● **Passage provided**
On Wed, Aug 7, 2013 at 2:06 PM, Brock Noland <br...@cloudera.com> wrote:

> Thus far there hasn't been any dissent to managing our modules with maven.
>  In addition there have been several comments positive on a move towards
> maven. I'd like to add Ivy seems to have issues managing multiple versions
> of libraries. For example in HIVE-3632 Ivy cache had to be cleared when
> testing patches that installed the new version of DataNucleus  I have had
> the same issue on HIVE-4388. Requiring the deletion of the ivy cache
> is extremely painful for developers that don't have access to high
> bandwidth connections or live in areas far from California where most of
> these jars are hosted.
>
> I'd like to propose we move towards Maven.
>
>
> On Sat, Jul 27, 2013 at 1:19 PM, Mohammad Islam <mi...@yahoo.com>
> wrote:
>
> >
> >
> > Yes hive build and test cases got convoluted as the project scope
> > gradually increased. This is the time to take action!
> >
> > Based on my other Apache experiences, I prefer the option #3 "Breakup the
> > projects within our own source tree". Make multiple modules or
> > sub-projects. By default, only key modules will be built.

[Spatial reasoning question data]
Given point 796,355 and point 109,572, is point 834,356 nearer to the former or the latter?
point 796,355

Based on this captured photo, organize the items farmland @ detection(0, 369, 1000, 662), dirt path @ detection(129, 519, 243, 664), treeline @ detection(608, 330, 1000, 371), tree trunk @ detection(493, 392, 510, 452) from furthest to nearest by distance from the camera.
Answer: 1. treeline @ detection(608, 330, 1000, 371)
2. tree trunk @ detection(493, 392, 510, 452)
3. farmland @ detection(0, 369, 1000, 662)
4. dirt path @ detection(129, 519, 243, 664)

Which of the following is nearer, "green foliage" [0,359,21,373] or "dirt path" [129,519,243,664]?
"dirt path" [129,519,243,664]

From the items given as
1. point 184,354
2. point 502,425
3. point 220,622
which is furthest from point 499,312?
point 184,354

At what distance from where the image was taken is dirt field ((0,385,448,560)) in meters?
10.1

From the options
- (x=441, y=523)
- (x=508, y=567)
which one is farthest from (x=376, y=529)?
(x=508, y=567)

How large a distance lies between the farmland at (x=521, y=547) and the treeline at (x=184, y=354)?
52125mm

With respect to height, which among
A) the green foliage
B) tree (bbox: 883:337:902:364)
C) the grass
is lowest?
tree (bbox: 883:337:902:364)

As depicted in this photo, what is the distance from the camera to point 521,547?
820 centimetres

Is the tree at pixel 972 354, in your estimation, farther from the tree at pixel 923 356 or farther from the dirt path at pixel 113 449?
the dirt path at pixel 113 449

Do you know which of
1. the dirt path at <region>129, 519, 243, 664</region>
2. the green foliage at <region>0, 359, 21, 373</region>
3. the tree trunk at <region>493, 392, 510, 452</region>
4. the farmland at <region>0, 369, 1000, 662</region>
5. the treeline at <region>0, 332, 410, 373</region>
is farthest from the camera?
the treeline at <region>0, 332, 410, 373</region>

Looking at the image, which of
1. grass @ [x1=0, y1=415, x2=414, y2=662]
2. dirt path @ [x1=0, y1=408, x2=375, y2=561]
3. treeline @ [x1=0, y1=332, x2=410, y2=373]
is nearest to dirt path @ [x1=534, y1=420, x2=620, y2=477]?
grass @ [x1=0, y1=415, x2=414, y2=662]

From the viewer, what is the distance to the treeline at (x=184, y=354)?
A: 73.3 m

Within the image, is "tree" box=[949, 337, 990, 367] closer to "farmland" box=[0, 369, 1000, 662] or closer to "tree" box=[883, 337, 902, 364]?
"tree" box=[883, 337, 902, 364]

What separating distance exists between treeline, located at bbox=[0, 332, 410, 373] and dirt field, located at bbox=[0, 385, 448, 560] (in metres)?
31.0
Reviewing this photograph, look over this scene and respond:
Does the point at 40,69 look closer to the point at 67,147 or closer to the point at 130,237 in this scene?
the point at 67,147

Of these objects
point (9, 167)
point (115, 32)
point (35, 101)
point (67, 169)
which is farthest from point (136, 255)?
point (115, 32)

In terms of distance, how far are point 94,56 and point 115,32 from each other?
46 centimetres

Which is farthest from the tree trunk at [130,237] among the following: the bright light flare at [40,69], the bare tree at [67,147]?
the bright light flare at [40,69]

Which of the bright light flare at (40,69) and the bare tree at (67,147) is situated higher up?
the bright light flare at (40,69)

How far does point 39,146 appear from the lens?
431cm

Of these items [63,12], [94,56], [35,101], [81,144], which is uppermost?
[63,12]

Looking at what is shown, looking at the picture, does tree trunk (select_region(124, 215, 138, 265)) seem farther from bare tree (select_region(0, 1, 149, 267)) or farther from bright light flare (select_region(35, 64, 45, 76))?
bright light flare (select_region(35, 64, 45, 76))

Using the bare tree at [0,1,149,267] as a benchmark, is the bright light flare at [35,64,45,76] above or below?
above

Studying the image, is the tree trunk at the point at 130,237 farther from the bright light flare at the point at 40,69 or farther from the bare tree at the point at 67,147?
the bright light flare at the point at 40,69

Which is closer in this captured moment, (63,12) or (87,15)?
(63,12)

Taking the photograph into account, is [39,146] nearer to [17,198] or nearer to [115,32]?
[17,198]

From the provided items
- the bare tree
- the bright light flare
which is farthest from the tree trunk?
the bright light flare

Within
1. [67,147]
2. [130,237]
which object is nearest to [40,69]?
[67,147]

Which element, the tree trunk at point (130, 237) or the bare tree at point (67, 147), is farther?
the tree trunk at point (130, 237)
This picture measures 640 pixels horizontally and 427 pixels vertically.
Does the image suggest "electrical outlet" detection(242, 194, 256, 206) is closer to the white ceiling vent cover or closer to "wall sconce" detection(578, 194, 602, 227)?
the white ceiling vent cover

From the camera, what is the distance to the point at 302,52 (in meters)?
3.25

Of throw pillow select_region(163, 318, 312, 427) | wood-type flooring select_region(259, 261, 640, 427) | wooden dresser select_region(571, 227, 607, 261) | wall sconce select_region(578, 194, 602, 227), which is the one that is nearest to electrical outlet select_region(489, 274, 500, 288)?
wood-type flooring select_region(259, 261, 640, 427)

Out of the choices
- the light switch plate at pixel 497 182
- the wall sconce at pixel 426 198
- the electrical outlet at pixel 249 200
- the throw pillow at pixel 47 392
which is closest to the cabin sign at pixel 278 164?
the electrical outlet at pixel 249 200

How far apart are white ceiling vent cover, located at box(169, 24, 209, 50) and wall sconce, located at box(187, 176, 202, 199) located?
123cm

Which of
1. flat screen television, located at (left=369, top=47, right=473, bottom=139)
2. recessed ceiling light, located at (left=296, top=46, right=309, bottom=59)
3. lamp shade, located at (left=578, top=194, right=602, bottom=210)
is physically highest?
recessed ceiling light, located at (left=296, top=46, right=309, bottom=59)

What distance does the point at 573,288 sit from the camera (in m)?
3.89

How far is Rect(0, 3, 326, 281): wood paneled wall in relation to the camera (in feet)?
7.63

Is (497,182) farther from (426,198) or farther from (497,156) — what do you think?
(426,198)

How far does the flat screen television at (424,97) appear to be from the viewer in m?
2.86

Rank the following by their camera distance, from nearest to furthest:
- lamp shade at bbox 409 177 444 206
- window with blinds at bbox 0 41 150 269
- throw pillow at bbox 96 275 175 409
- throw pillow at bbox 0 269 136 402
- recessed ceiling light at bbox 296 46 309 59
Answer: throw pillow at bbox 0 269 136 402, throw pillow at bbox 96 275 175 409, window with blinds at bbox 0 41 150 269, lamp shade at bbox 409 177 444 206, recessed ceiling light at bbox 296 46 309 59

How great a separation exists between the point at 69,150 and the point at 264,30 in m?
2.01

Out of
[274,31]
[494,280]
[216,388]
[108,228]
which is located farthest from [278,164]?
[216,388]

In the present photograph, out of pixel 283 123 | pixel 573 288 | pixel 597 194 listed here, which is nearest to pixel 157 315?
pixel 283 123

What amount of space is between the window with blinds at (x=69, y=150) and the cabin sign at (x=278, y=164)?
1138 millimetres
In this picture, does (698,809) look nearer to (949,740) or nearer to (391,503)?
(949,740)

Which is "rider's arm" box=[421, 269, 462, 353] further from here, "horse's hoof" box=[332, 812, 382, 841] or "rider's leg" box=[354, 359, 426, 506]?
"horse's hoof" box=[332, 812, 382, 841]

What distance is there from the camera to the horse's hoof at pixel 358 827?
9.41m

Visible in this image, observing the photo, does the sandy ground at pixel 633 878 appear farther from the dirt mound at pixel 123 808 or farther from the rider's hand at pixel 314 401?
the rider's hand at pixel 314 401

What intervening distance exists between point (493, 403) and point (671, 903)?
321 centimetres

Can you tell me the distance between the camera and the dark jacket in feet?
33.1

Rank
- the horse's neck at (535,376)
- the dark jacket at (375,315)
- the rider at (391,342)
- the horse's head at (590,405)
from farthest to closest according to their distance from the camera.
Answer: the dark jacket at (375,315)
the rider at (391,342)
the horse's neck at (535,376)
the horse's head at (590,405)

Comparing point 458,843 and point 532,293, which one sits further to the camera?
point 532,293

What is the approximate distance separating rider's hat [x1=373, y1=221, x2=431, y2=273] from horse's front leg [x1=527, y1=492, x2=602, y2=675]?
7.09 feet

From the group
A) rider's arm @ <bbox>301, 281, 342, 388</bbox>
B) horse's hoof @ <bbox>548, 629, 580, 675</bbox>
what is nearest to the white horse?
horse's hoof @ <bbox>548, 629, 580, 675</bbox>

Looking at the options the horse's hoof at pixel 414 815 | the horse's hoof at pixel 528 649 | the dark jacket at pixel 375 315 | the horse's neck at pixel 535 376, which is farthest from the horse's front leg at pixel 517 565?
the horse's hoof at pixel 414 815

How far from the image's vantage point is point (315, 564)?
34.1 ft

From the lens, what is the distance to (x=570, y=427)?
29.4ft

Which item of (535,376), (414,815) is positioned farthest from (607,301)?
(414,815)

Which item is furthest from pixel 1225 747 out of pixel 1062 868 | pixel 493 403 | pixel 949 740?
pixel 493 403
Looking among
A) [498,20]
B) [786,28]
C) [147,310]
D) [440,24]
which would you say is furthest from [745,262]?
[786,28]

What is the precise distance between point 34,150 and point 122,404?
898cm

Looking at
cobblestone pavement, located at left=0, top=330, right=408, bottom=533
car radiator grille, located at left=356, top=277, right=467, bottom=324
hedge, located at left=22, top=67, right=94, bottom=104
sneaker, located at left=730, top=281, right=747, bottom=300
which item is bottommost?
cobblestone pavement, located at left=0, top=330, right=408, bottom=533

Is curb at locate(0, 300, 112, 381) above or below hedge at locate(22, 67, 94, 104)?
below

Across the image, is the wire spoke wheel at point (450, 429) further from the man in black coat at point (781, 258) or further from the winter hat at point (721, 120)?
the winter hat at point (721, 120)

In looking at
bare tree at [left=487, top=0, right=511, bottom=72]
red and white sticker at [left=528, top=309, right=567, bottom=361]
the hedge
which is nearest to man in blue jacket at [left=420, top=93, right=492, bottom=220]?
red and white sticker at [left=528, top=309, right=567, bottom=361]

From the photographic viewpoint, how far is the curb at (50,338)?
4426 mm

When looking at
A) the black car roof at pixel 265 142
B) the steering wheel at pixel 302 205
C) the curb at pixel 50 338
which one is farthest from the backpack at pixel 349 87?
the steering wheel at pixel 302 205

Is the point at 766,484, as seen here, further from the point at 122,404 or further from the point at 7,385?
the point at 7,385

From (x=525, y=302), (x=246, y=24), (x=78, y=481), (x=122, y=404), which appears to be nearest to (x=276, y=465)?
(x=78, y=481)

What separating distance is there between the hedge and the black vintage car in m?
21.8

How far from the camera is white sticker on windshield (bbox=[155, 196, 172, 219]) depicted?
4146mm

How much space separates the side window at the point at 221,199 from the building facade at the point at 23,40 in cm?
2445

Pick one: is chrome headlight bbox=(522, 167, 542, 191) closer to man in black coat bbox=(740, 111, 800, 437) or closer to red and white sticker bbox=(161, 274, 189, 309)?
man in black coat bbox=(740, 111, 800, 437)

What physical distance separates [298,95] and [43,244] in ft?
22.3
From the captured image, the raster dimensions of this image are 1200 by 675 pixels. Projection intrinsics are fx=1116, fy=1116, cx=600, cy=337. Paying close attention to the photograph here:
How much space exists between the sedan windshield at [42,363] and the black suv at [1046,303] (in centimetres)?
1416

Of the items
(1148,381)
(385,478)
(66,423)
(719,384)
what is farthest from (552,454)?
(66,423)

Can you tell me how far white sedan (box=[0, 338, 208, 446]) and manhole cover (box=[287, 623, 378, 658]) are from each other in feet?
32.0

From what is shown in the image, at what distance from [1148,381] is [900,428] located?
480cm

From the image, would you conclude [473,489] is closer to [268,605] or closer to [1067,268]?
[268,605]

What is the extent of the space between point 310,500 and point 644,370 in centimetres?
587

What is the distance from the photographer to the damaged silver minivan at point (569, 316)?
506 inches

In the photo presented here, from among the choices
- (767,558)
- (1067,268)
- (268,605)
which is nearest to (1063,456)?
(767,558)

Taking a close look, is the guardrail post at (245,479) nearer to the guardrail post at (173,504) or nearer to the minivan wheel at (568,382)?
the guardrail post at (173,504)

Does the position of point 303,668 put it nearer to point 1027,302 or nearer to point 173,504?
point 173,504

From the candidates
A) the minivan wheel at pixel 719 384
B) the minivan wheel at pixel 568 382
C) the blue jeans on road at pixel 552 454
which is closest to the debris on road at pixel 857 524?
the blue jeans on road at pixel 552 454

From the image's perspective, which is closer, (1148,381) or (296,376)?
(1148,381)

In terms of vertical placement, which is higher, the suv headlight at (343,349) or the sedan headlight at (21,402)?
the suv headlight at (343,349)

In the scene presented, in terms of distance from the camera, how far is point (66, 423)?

● **Aim A**
Copy the Hive build discussion from "On Wed, Aug" up to and including "jars are hosted.", swapping "developers" for "contributors".
● **Aim B**
In the Hive build discussion, condense the paragraph that begins "Thus far there hasn't been any dissent" into a shorter version that keeps its main facts.
● **Aim C**
Continue the Hive build discussion from the point where it ends.

● **Written answer A**
On Wed, Aug 7, 2013 at 2:06 PM, Brock Noland <br...@cloudera.com> wrote:

> Thus far there hasn't been any dissent to managing our modules with maven.
>  In addition there have been several comments positive on a move towards
> maven. I'd like to add Ivy seems to have issues managing multiple versions
> of libraries. For example in HIVE-3632 Ivy cache had to be cleared when
> testing patches that installed the new version of DataNucleus  I have had
> the same issue on HIVE-4388. Requiring the deletion of the ivy cache
> is extremely painful for contributors that don't have access to high
> bandwidth connections or live in areas far from California where most of
> these jars are hosted.

● **Written answer B**
No one has objected to managing the modules with Maven, and several comments have favored the move. Ivy also seems to struggle with multiple library versions. In HIVE-3632, the Ivy cache had to be cleared to test patches that installed the new DataNucleus version, and the same issue came up on HIVE-4388. Deleting the cache is very painful for developers without high-bandwidth connections or far from California, where most of the jars are hosted.

● **Written answer C**
> >
> > Maven could be a possible candidate.
> >
> > Regards,
> > Mohammad
> >
> >
> >
> > ________________________________
> >  From: Edward Capriolo <ed...@gmail.com>
> > To: "dev@hive.apache.org" <de...@hive.apache.org>
> > Sent: Saturday, July 27, 2013 7:03 AM
> > Subject: Re: [Discuss] project chop up
> >
> >
> > Or feel free to suggest different approach. I am used to managing
> software
> > as multi-module maven projects.
> > From a development standpoint if I was working on beeline, it would be
> nice
> > to only require some of the sub-projects to be open in my IDE to do that.
> > Also managing everything globally is not ideal.
> >
> > Hive's project layout, build, and test infrastructure is just funky. It
> has
> > to do a few interesting things (shims, testing), but I do not think what
> we
> > are doing justifies the massive ant build system we have. Ant is so ten
> > years ago.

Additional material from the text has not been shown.